(Passage to read):
# Differences amoung fly rods



## Steve (Jan 15, 2000)

How many of you notice differences between different higher end fly rods. I've recently tried some out at a local retailer (and it seems you are very lucky if you can find one who will let you take a few rods out in the parking lot and try them) and couldn't notice a lot of difference between most of them.


----------



## WEEZER (Feb 1, 2000)

Steve, I also can't find the difference between the high end ones. There is a big difference between the low end and high end ones though. It is really confusing when dealing with them huh? I own three major manufacturers Sage Loomis and Diamondback. They are all nearly the same quality. I have had such good luck with these manufacters that I won't even consider any other brands.
For the record my Diamondback is the nicest 4 wt I have found ( It preforms as good if not better than the Sage rods in that category for 150- 250 less.)
Oh and about the fly shops: If they won't let you try them just take your money elsewhere! (That's the same bunch of crap I ran into while looking at Sage's. If you are gonna buy a 350.00 rod they should at least take the time for you.)


----------



## Steve (Jan 15, 2000)

Well, I ended up buying a Sage DS, I know a cheapie, but it was all I could justify at the time. But some of the fly shops looked at me like I was crazy when I asked to try a rod out, so I bought elsewhere.

(Data provided):
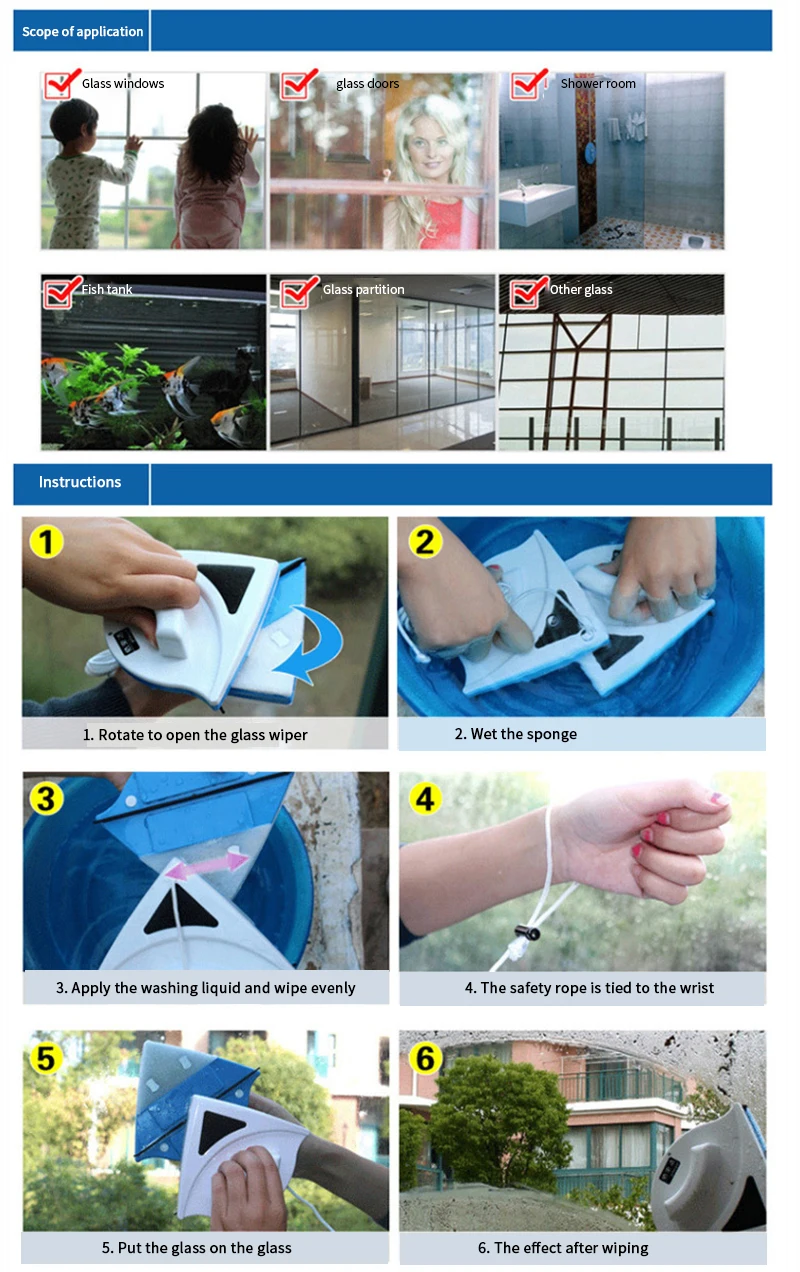 Scope of application

Glass windows

glass doors

Shower room

Fish tank

Glass partition

Other glass

Instructions

1

1. Rotate to open the glass wiper

2

2. Wet the sponge

3

3. Apply the washing liquid and wipe evenly

4

4. The safety rope is tied to the wrist

5

5. Put the glass on the glass

6

6. The effect after wiping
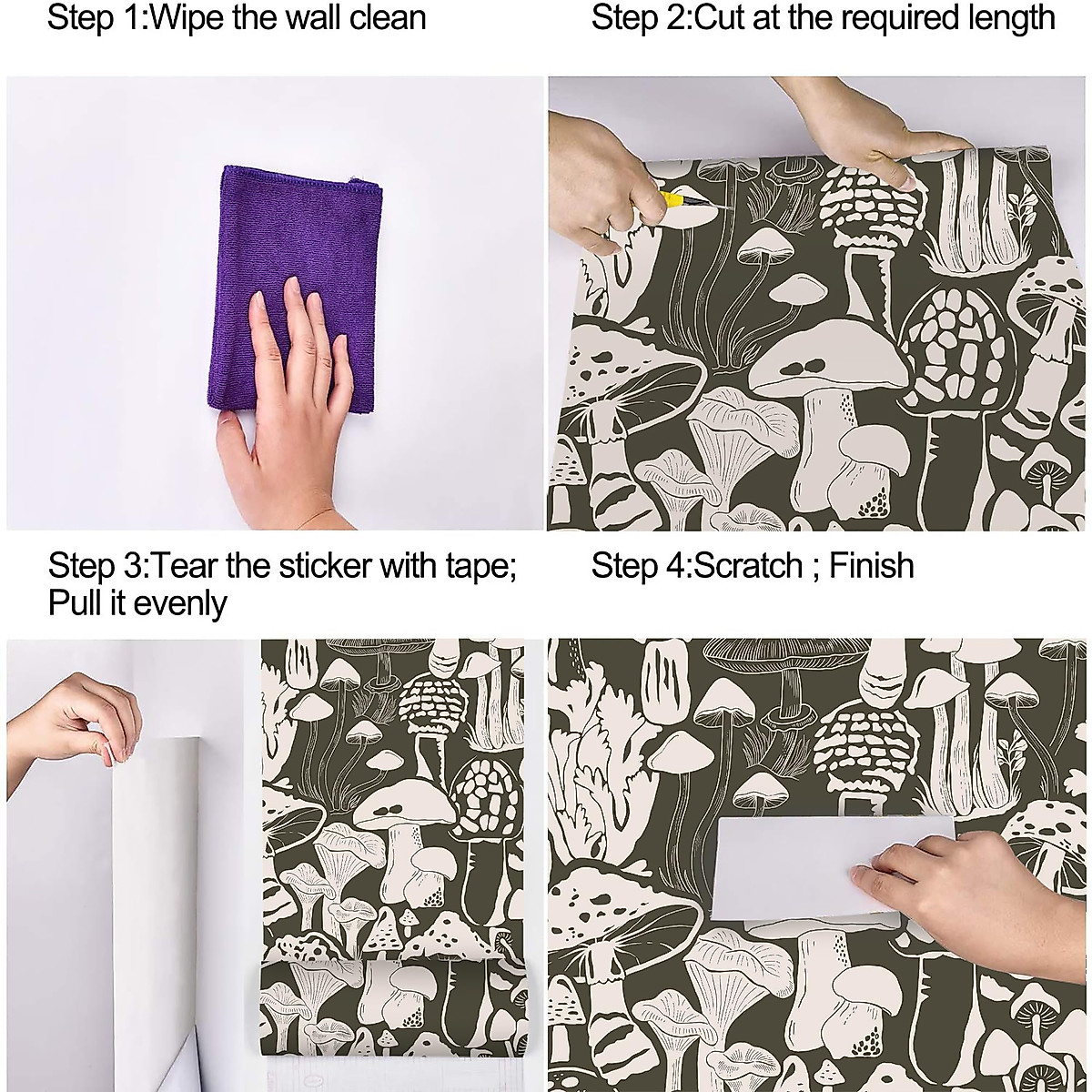 Step 1:Wipe the wall clean

Step 2:Cut at the required length

Step 3:Tear the sticker with tape; Pull it evenly

Step 4:Scratch ; Finish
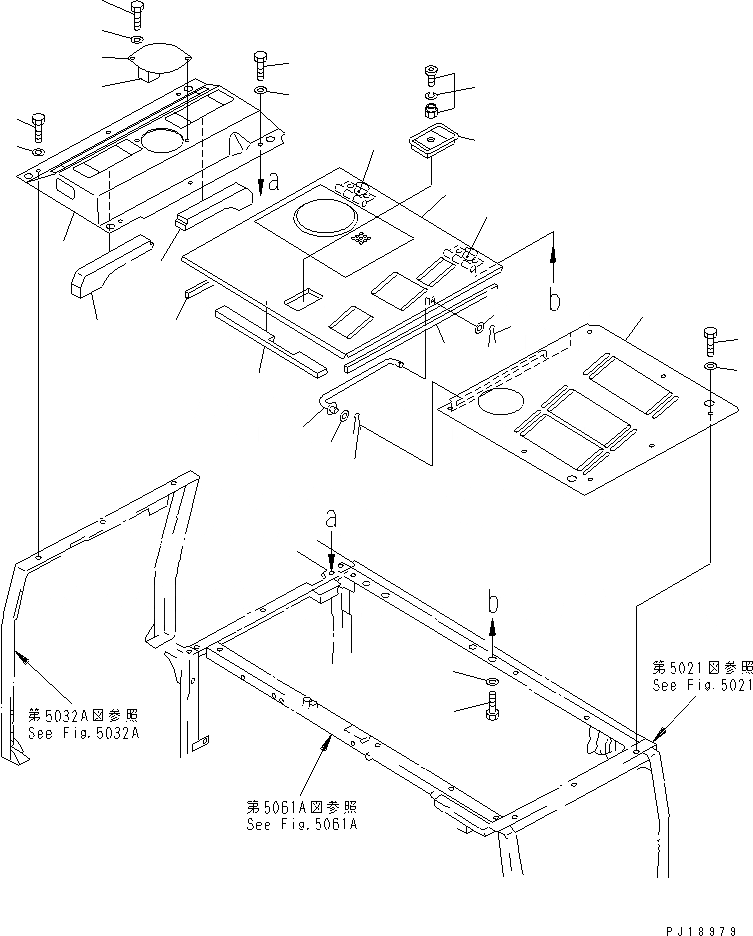 a

b

a

b

第5021図参照
See Fig.5021

第5032A図参照
See Fig.5032A

第5061A図参照
See Fig.5061A

PJ18979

(Task objective): Copy the fly rod thread from "How many of" up to and including "150- 250 less.)", swapping "parking lot" for "back lot".

(Solution to the exercise):
How many of you notice differences between different higher end fly rods. I've recently tried some out at a local retailer (and it seems you are very lucky if you can find one who will let you take a few rods out in the back lot and try them) and couldn't notice a lot of difference between most of them.


----------



## WEEZER (Feb 1, 2000)

Steve, I also can't find the difference between the high end ones. There is a big difference between the low end and high end ones though. It is really confusing when dealing with them huh? I own three major manufacturers Sage Loomis and Diamondback. They are all nearly the same quality. I have had such good luck with these manufacters that I won't even consider any other brands.
For the record my Diamondback is the nicest 4 wt I have found ( It preforms as good if not better than the Sage rods in that category for 150- 250 less.)